=== Excerpt ===
Perfect(ing) hashing in NetBSD

Jörg Sonnenberger

joerg@NetBSD.org

Tokyo, March 16, 2013

AsiaBSDCon 2013

Overview

  • What are Perfect Hash Functions (PHF)?
  • Why should you care?
  • Characteristics
  • History of perfect hash functions
  • Excursion I: Randomized hash functions
  • Excursion II: Random graphs
  • CHM
  • BPZ
  • nbperf
  • NetBSD's cdb
  • The future: route lookup

What are Perfect Hash Functions (PHF)?

  • Hash functions: map a set of keys to a set of integers
  • ...used to implement associative arrays
  • Perfect: injective, i.e. distinct keys are mapped to distinct values
  • A.k.a.: collision-free
  • Minimal: if the value range is [0..n-1] for n keys

Why should you care?

  • Algorithmic attacks try to force high collision rates as DoS
  • Deterministic timing
  • Compact, even if keys don't fit into memory
  • It's the S in CS
  • Because they are used in NetBSD

Characteristics

  • Does the PHF preserve the key order? I.e. can I decide what value each key gets assigned?
  • What is the space requirement for the PHF itself?
  • What is the computational cost of the PHF?
  • If it is not minimal, how dense are the values?

History of perfect hash functions

  • Bostic: predecessor of GNU gperf, 1984
  • Knuth: examples in TAoCP
  • Pearson: Fast Hashing of Variable-Length Text Strings, 1990
  • ...looks quite a bit like RC4
  • Common issue: lack of scalability
  • If they work: very fast, reasonable compact

Excursion I: Randomized hash functions

  • Families of hash functions derived from a parameter (seed)
=== Dataset content ===
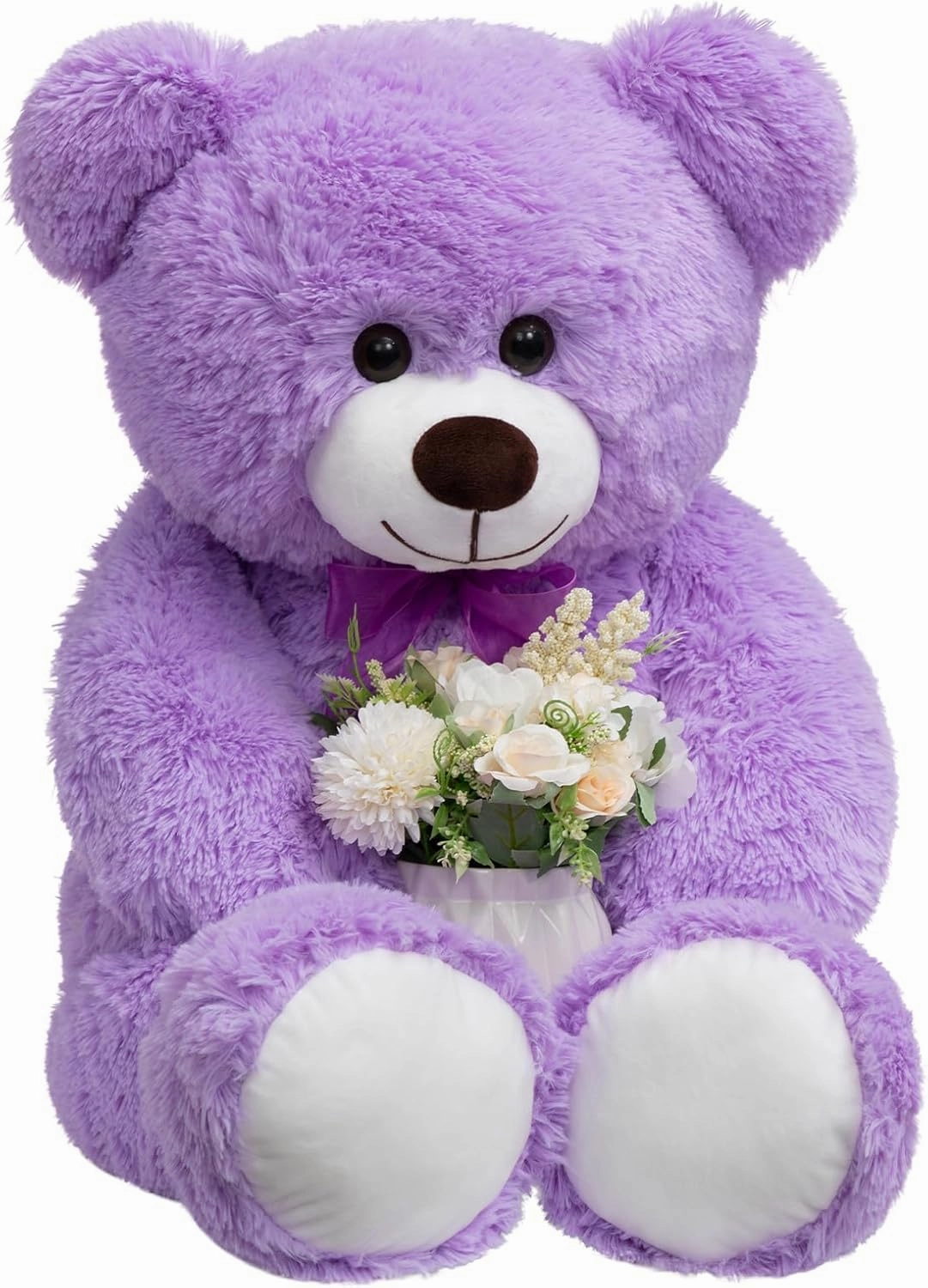 HollyHOME Big Teddy Bear Stuffed Animal Large Teddy Bear Cuddly Plush Toy for Girlfriend Kids 36 inches Purple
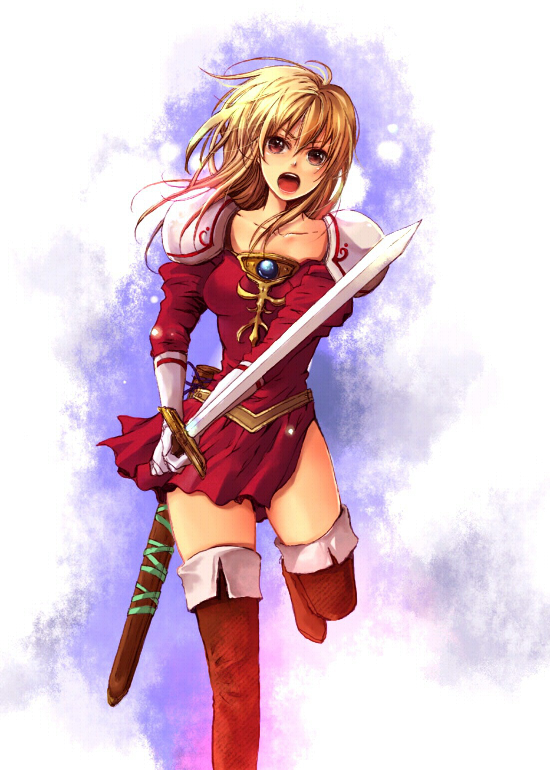 bad_id blonde_hair boots fire_emblem fire_emblem:_seisen_no_keifu fire_emblem_genealogy_of_the_holy_war jewelry lachesis lachesis_(fire_emblem) long_hair mh_(m20-junta) open_mouth red_eyes shoulder_pads solo sword thigh-highs thigh_boots thighhighs weapon zettai_ryouiki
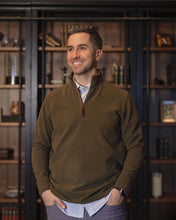 Load image into Gallery viewer, Men's Waffle 1/4 Zip Pullover Olive
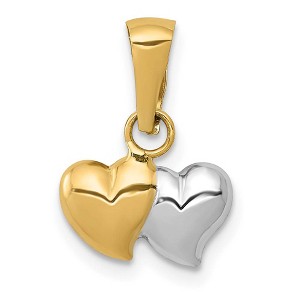 Black Bow Jewelry 14k Yellow Gold with White Rhodium Hollow Two Heart Pendant, 10mm - 1 of 4
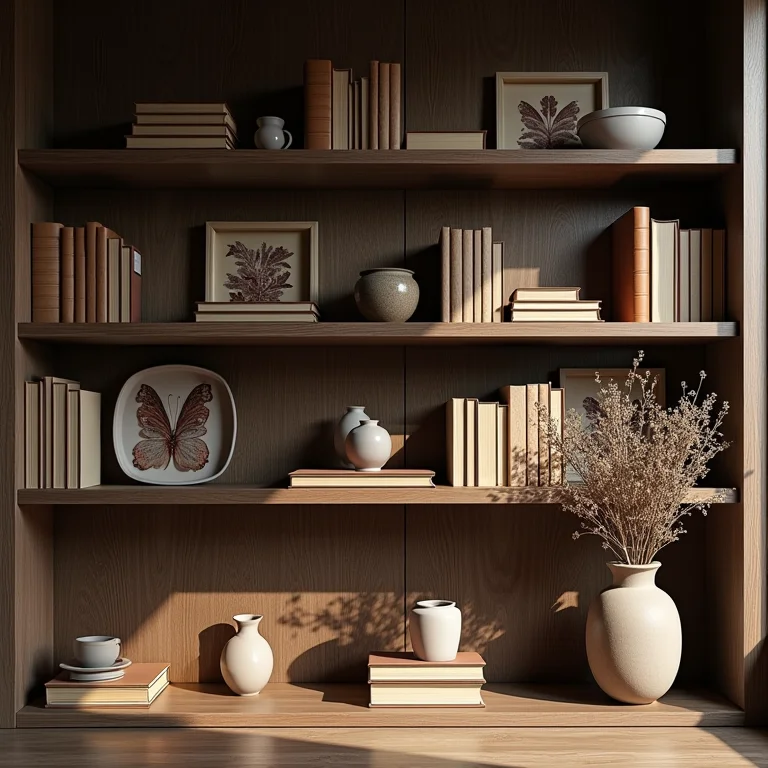 Estante com objetos de diferentes tamanhos e formas, dispostos de forma equilibrada
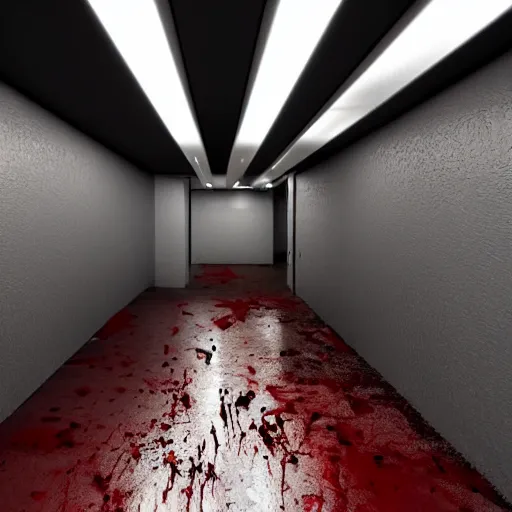 Prompt: public men's restroom with a limitless rows of urinals, dim lighting, scary, blood splattered on floor, photorealistic, 8 k, 1 5 0 mp,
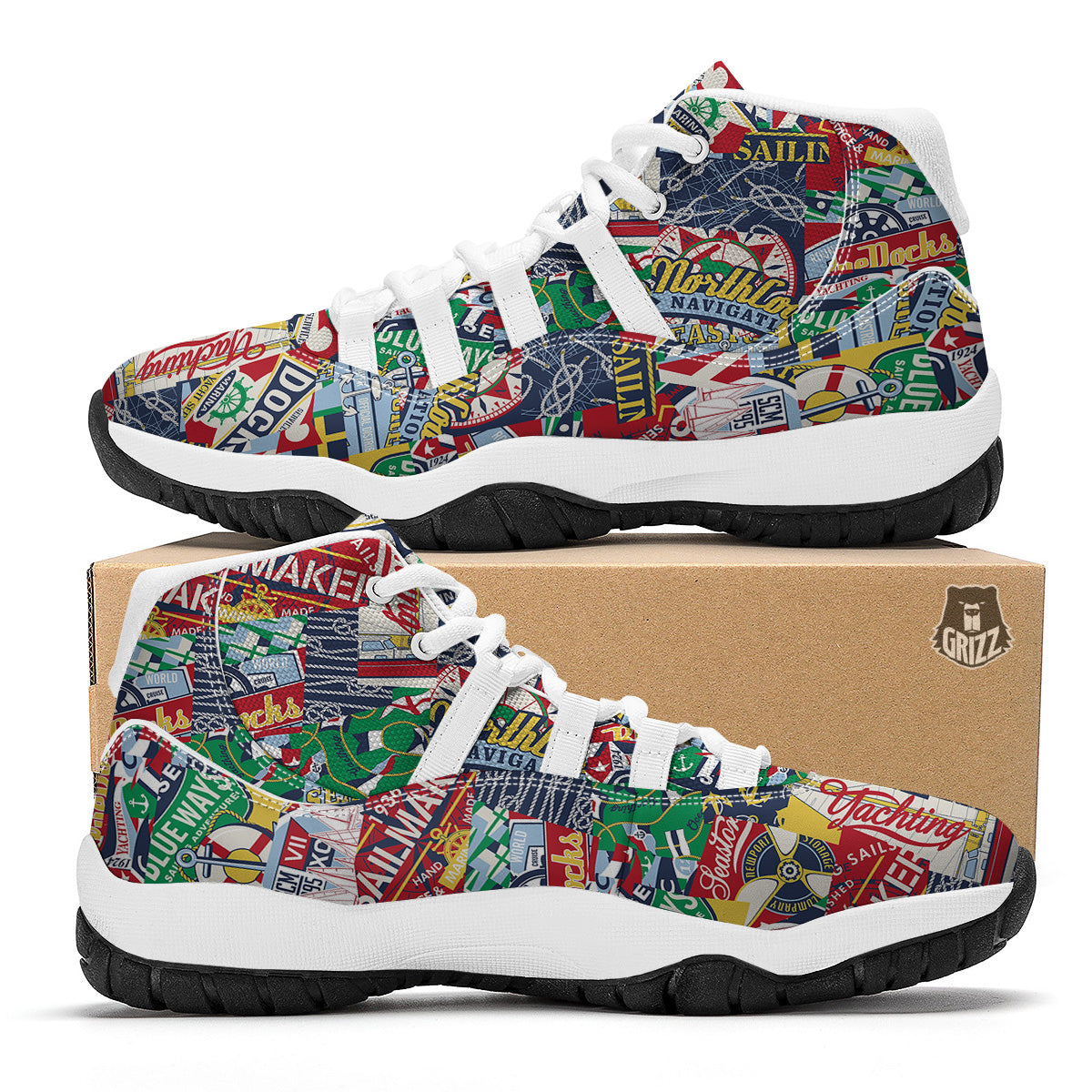 Patchwork Vintage Nautical Print Pattern White Bball Shoes-grizzshop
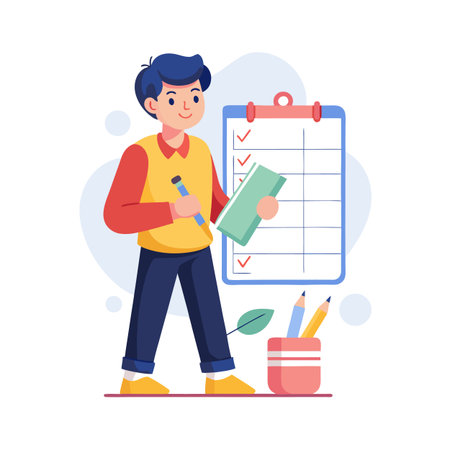 Man checking task list on a clipboard with checks marked in flat vector illustrationのイラスト素材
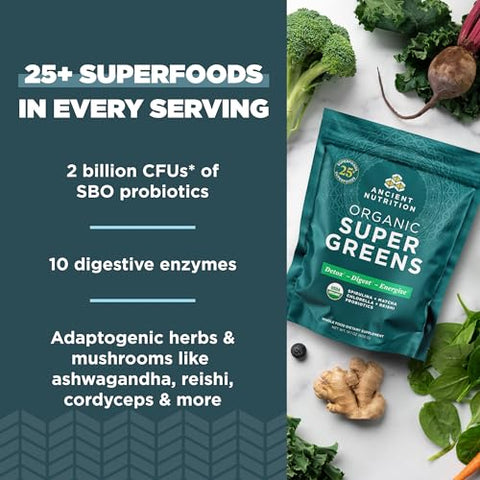Super Greens em Pó, Superfood Orgânico com Probióticos à base de Spirulina, Chlorella, Matcha e Enzimas Digestivas, 50 Porções, 400g - Ancient Nutrition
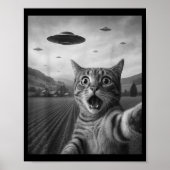 Funny Surprised Ed Cat Selfie With Alien Ufo Cat U Poster (Voorkant)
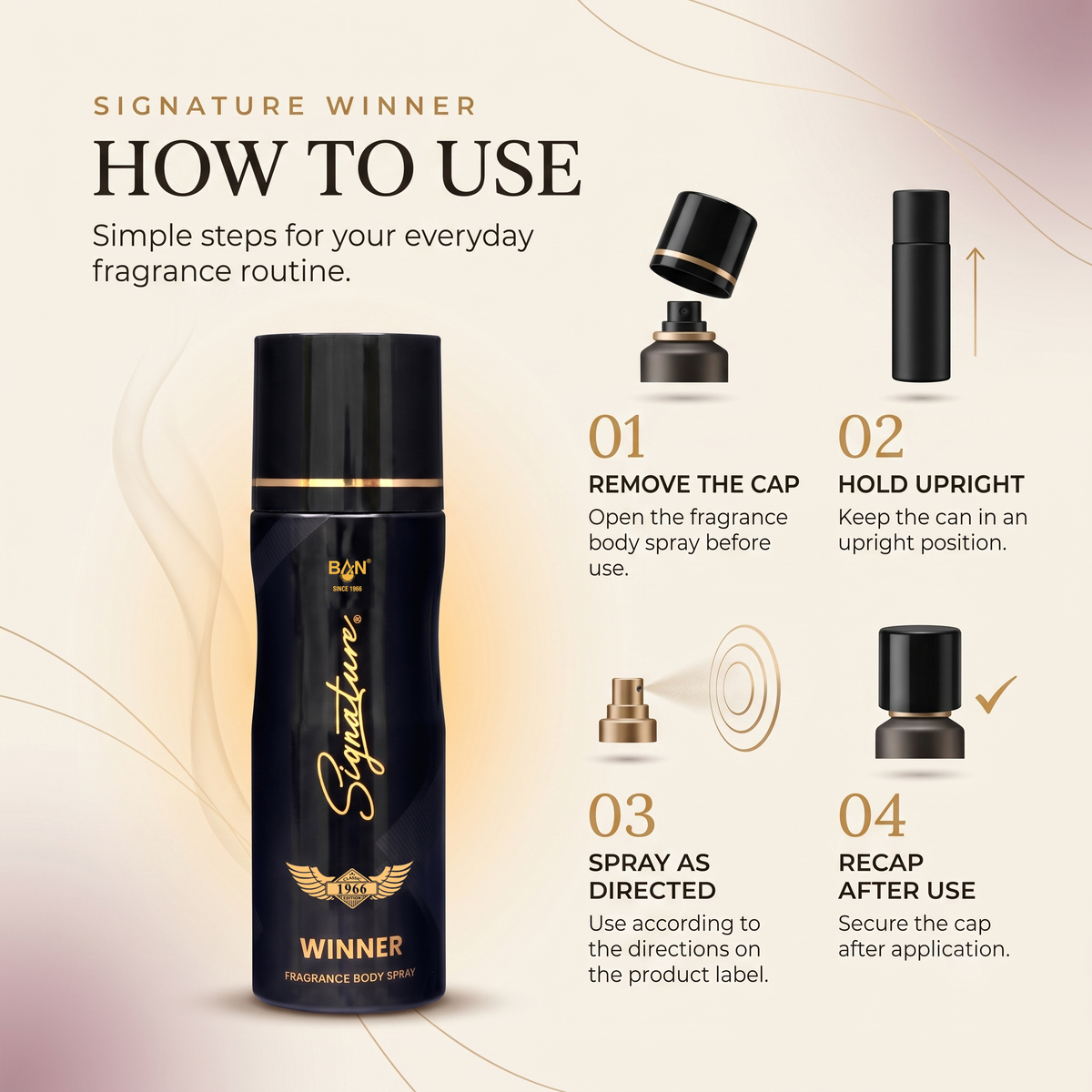 WINNER – Women's Perfume Deodorant - 150ml | Empowering Amber Floral Body Spray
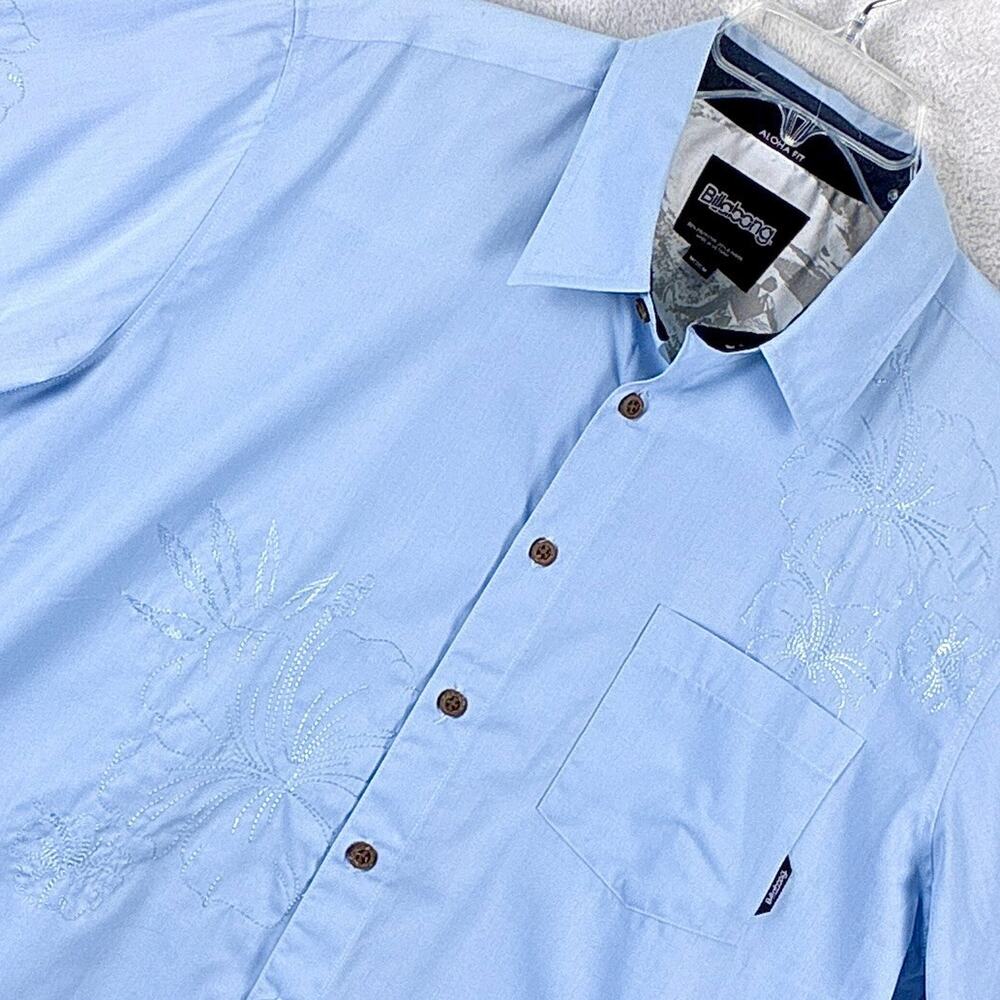VTG Y2K Billabong Hawaiian Camp Shirt Mens L Blue Bamboo Embroidered Floral Surf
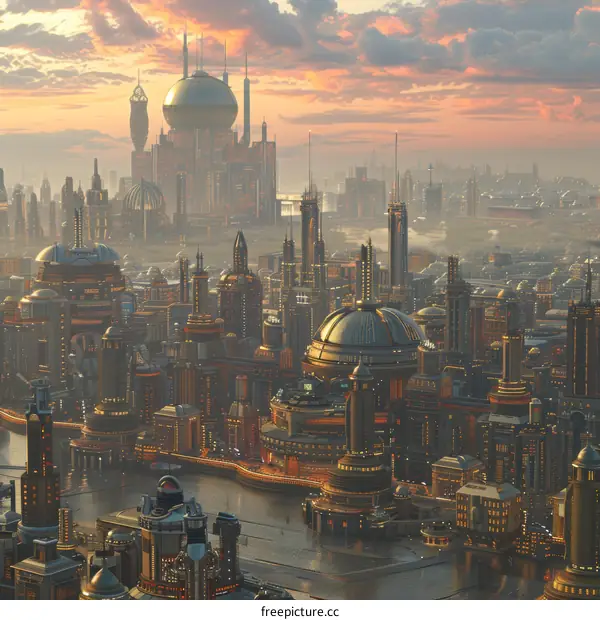 Futuristic Cityscape at Sunset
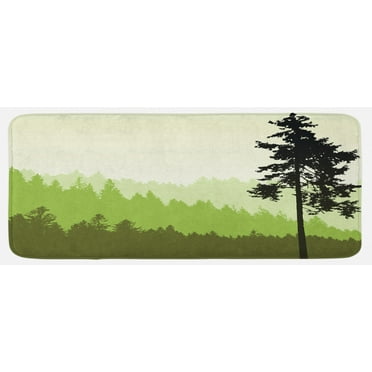 Nature Kitchen Mat, Nature Theme Pine Tree Silhouette on an Abstract Style Background, Plush Decorative Kitchen Mat with Non Slip Backing, 47" X 19", Lime Green Army Green, by Ambesonne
===
• Problem set:
[A] Answer from the perfect hashing slides:
(i) At what event was the talk given?
(ii) In what year is Bostic's predecessor of GNU gperf dated?
(iii) When is a perfect hash function called minimal?
[B] Echo the records from their first line through the line holding "bad_id blonde_hair boots", inclusive, leaving out the pictures.
The perfect hashing slides and the records are unrelated material.

• Per-task answers:
[A]
(i) AsiaBSDCon 2013
(ii) 1984
(iii) When the value range is [0..n-1] for n keys.

[B]
 HollyHOME Big Teddy Bear Stuffed Animal Large Teddy Bear Cuddly Plush Toy for Girlfriend Kids 36 inches Purple
 bad_id blonde_hair boots fire_emblem fire_emblem:_seisen_no_keifu fire_emblem_genealogy_of_the_holy_war jewelry lachesis lachesis_(fire_emblem) long_hair mh_(m20-junta) open_mouth red_eyes shoulder_pads solo sword thigh-highs thigh_boots thighhighs weapon zettai_ryouiki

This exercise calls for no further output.